◆ **Stated problem**
Using the records below, copy out exactly the line that contains "From the given" and every line that follows it, up to and including the last, and no others.

◆ **Scene-based reasoning records**
▼▼▼

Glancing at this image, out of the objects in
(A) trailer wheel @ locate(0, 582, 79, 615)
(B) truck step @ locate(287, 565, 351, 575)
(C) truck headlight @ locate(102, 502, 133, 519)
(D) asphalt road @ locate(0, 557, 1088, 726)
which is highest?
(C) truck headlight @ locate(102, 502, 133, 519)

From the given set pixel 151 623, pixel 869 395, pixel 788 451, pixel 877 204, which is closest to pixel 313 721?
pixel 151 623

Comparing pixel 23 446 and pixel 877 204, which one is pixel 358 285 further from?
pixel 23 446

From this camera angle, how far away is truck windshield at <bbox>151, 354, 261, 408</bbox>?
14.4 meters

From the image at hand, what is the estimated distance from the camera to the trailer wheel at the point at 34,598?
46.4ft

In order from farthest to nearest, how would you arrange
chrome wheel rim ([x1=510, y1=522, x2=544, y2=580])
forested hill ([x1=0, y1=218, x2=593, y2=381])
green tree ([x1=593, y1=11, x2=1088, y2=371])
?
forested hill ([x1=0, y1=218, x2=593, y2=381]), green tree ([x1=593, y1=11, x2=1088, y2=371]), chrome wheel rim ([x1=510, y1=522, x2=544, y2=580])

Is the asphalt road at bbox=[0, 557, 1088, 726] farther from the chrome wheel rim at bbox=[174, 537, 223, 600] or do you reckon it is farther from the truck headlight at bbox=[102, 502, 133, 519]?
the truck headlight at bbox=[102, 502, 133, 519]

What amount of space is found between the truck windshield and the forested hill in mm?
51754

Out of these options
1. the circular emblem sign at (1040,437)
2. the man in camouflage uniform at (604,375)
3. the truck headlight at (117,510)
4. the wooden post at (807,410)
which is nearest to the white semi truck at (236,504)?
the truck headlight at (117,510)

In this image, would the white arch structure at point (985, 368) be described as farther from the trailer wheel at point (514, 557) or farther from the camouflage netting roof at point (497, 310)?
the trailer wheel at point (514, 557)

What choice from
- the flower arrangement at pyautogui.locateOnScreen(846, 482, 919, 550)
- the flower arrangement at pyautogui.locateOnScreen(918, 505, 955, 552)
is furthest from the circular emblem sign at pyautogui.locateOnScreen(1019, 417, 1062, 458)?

▲▲▲

◆ **Result of this exercise**
From the given set pixel 151 623, pixel 869 395, pixel 788 451, pixel 877 204, which is closest to pixel 313 721?
pixel 151 623

Comparing pixel 23 446 and pixel 877 204, which one is pixel 358 285 further from?
pixel 23 446

From this camera angle, how far away is truck windshield at <bbox>151, 354, 261, 408</bbox>?
14.4 meters

From the image at hand, what is the estimated distance from the camera to the trailer wheel at the point at 34,598?
46.4ft

In order from farthest to nearest, how would you arrange
chrome wheel rim ([x1=510, y1=522, x2=544, y2=580])
forested hill ([x1=0, y1=218, x2=593, y2=381])
green tree ([x1=593, y1=11, x2=1088, y2=371])
?
forested hill ([x1=0, y1=218, x2=593, y2=381]), green tree ([x1=593, y1=11, x2=1088, y2=371]), chrome wheel rim ([x1=510, y1=522, x2=544, y2=580])

Is the asphalt road at bbox=[0, 557, 1088, 726] farther from the chrome wheel rim at bbox=[174, 537, 223, 600] or do you reckon it is farther from the truck headlight at bbox=[102, 502, 133, 519]?
the truck headlight at bbox=[102, 502, 133, 519]

What amount of space is found between the truck windshield and the forested hill in mm?
51754

Out of these options
1. the circular emblem sign at (1040,437)
2. the man in camouflage uniform at (604,375)
3. the truck headlight at (117,510)
4. the wooden post at (807,410)
which is nearest to the white semi truck at (236,504)?
the truck headlight at (117,510)

In this image, would the white arch structure at point (985, 368) be described as farther from the trailer wheel at point (514, 557) or farther from the camouflage netting roof at point (497, 310)?
the trailer wheel at point (514, 557)

What choice from
- the flower arrangement at pyautogui.locateOnScreen(846, 482, 919, 550)
- the flower arrangement at pyautogui.locateOnScreen(918, 505, 955, 552)
is furthest from the circular emblem sign at pyautogui.locateOnScreen(1019, 417, 1062, 458)?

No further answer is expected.